- Opening Delimiter -

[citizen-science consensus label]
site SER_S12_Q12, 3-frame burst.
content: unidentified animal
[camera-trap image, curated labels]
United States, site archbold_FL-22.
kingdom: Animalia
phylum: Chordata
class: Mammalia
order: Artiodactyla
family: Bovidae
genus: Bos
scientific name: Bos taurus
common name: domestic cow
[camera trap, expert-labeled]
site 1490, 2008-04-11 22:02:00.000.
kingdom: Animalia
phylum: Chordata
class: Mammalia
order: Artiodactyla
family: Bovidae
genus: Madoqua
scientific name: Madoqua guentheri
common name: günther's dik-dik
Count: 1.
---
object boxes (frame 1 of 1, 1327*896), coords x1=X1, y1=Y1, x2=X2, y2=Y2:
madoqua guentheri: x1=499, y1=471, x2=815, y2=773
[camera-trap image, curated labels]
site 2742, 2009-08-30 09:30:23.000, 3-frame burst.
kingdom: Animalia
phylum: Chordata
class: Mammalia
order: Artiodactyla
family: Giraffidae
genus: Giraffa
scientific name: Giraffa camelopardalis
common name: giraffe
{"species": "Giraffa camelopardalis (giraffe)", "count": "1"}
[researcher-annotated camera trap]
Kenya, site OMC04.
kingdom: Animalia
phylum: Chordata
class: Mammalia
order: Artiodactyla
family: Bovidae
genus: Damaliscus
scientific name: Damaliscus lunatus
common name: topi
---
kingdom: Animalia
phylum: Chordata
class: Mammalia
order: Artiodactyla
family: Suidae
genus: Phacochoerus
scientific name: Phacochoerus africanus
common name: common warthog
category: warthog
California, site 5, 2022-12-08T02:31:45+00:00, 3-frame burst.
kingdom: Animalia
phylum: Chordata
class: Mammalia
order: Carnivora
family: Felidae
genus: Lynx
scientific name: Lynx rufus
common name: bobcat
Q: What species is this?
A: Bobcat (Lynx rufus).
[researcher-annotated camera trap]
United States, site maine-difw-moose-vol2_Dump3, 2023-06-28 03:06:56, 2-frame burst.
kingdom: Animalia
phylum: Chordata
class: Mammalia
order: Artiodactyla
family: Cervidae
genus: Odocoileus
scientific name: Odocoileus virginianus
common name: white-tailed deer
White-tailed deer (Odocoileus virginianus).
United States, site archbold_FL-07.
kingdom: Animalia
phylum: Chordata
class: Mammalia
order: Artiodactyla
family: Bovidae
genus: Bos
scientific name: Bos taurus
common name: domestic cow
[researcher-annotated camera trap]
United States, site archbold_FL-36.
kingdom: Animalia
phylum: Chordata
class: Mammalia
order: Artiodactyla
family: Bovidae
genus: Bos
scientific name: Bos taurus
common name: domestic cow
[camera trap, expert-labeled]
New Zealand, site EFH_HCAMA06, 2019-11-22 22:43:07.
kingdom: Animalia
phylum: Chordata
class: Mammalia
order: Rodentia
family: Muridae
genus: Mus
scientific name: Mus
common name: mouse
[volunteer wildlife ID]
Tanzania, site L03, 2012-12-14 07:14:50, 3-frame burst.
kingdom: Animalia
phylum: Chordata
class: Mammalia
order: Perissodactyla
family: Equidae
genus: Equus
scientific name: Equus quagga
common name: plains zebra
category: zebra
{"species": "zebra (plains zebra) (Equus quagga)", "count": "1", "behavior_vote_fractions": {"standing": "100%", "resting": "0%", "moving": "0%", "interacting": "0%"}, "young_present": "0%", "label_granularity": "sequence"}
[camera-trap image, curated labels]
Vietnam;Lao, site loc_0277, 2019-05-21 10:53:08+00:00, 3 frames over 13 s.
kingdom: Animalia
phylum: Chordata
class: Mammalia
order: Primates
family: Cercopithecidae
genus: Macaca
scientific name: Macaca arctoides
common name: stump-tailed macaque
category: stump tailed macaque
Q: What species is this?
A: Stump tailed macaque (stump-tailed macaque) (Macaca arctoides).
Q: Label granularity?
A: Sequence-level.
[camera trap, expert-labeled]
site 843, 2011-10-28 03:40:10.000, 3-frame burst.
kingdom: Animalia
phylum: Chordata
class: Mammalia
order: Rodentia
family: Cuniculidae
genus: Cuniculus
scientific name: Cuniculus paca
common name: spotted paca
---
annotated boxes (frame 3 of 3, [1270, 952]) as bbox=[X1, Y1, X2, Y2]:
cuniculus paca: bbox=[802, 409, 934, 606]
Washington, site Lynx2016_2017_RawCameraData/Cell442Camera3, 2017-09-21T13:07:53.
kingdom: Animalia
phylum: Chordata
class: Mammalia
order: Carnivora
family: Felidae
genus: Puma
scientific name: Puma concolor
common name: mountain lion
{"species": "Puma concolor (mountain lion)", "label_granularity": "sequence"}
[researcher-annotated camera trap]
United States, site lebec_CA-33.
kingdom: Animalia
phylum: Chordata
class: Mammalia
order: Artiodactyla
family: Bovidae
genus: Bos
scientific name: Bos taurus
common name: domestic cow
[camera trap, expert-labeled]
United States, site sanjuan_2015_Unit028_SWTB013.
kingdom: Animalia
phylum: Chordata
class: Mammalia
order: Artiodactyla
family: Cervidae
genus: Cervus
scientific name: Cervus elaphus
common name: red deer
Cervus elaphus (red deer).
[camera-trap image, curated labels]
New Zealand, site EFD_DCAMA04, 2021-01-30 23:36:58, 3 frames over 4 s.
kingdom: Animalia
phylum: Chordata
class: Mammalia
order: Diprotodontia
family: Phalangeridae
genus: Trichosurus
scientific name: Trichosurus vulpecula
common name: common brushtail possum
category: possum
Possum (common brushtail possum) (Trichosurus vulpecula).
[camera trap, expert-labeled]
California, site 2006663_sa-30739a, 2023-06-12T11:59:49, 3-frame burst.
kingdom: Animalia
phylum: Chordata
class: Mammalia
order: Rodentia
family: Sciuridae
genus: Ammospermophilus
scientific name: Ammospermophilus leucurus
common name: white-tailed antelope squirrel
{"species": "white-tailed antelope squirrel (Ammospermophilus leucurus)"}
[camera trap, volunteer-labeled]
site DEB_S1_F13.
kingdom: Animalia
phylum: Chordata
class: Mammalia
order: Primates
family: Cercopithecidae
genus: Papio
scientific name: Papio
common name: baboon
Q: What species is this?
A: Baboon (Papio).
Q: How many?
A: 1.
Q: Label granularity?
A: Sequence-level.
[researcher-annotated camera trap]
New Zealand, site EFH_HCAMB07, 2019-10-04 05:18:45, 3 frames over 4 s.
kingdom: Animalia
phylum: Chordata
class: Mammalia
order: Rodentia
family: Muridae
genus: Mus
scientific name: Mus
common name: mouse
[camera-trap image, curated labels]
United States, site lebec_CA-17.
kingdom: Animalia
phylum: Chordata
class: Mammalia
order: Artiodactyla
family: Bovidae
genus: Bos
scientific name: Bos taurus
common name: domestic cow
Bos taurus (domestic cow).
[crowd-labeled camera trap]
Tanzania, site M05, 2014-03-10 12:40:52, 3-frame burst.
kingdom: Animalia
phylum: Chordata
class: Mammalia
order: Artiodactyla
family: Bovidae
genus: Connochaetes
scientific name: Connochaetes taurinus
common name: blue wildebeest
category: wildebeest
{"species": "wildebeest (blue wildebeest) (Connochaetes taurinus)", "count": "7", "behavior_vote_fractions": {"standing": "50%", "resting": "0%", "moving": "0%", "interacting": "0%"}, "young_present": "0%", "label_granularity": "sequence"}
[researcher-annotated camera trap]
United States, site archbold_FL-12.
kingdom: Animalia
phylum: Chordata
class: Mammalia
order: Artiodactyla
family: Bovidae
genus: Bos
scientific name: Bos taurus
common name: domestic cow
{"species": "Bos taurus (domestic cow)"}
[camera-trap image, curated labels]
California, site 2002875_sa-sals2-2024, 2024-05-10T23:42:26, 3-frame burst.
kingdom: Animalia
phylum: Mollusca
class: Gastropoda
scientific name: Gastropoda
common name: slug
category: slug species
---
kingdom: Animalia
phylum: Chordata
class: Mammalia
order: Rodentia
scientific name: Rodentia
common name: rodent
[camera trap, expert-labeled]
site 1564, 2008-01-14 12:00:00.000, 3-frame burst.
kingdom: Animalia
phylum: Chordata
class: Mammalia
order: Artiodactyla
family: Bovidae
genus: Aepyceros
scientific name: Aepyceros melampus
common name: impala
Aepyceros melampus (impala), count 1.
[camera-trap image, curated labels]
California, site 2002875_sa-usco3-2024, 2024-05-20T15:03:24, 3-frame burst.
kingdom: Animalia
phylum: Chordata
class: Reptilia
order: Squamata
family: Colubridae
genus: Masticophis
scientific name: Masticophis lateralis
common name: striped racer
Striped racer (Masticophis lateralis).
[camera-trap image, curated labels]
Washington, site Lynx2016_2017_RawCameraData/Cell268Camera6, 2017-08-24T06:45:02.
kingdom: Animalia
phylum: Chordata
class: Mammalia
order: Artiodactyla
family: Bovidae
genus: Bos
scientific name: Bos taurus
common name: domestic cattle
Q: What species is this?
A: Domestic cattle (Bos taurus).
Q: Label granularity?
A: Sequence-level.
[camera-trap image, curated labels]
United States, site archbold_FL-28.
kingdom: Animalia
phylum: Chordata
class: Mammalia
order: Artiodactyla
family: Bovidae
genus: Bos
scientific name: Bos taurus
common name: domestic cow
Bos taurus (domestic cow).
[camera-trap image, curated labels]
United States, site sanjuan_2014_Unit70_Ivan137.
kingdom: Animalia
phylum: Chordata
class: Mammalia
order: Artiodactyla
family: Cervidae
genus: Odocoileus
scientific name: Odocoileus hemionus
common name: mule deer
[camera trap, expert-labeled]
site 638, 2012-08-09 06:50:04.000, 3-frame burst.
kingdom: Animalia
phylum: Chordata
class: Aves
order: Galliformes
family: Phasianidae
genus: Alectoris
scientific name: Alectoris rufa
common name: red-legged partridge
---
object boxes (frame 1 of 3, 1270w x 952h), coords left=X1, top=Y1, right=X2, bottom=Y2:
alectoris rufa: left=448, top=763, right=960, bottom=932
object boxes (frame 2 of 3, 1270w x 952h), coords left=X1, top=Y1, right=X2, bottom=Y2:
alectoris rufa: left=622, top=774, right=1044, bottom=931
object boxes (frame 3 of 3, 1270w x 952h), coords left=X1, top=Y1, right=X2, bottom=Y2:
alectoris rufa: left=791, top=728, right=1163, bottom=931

- Closing Delimiter -

● REQUIREMENT: Every line of the material above that has the string "Washington" needs pulling out.

● YOUR SOLUTION:
Washington, site Lynx2016_2017_RawCameraData/Cell442Camera3, 2017-09-21T13:07:53.
Washington, site Lynx2016_2017_RawCameraData/Cell268Camera6, 2017-08-24T06:45:02.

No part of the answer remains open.